Monday, Apr. 08, 1929

Bazarnov's Butt

Sergius Wjarasmutkin was managing, last week, a small factory in his village in distant Vladimir Province, Russia. On the second floor of the factory was the only hall in the neighborhood, a room about 24 feet square, with tiny windows and one door, used as a storeroom for tools and gasoline and cotton waste.

Came to the factory the President of the village Soviet, and said:

"Sergius Wjarasmutkin, Tuesday is a national holiday. To celebrate it your factory has been chosen as the place in which to show a film sent to us from Moscow. It is called Wind, and it is half educational and half propaganda."

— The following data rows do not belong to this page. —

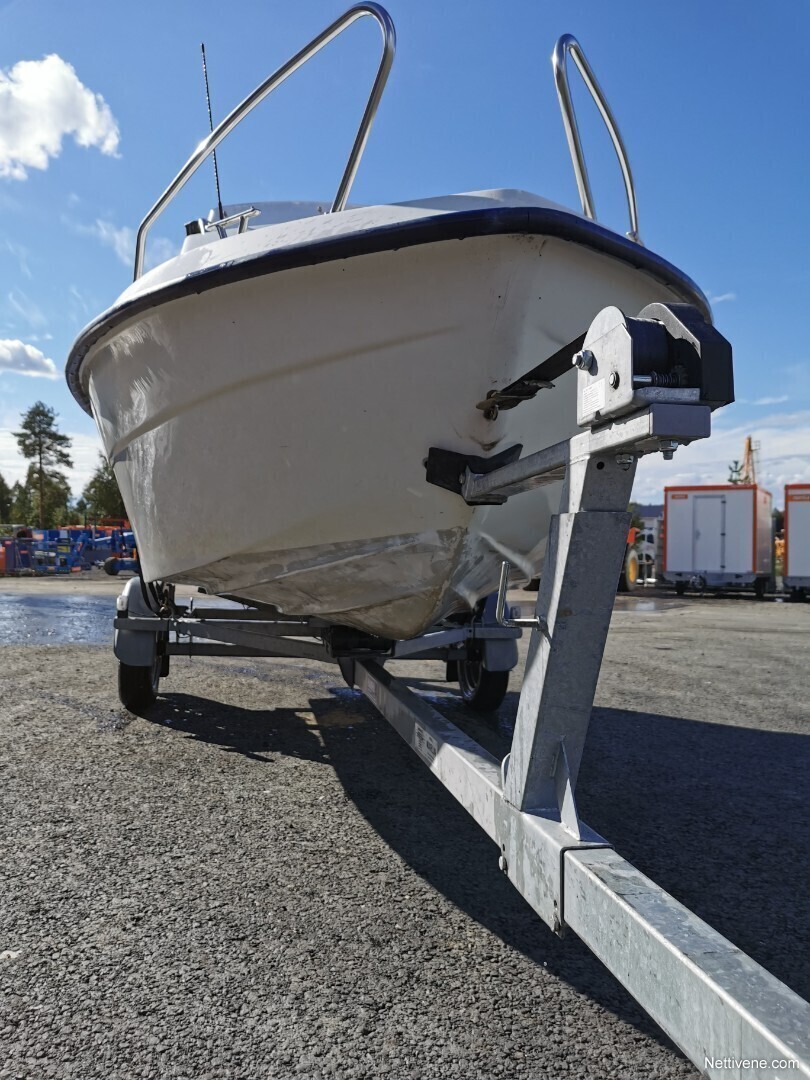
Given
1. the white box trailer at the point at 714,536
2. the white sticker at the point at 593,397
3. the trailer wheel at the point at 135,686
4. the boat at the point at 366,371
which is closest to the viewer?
the white sticker at the point at 593,397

On Tuesday, therefore, fully 150 people crowded into the factory loft. To honor the holiday, and the educational-propagandal film from Moscow they were all magnificently drunk. Comrade Bazarnov, the movie operator, was far too drunk to handle the machine. He sat on the floor playing an accordion and smoking cigarets, while a friend riotously cranked the projector in the doorway and ribbons of celluloid spewed from the machine and lay curled on the floor. The butt of Operator Bazarnov's cigaret fell to the ground. In an instant the projector and the doorway were a mass of flames. Bazarnov, singed, fled for his life. A pitiful few escaped through a trapdoor to the floor below, but 120 were burnt alive. Wild-eyed peasants, unable to save their friends, rushed to the home of Sergius Wjarasmutkin. It was his factory, he must be to blame. Wjarasmutkin was beaten, stoned. At last the bleeding factory manager was thrown screaming into the blazing ruins.

A public funeral was held the next morning. The president of the Village Soviet, slightly conscience-stricken, allowed the local priest to officiate.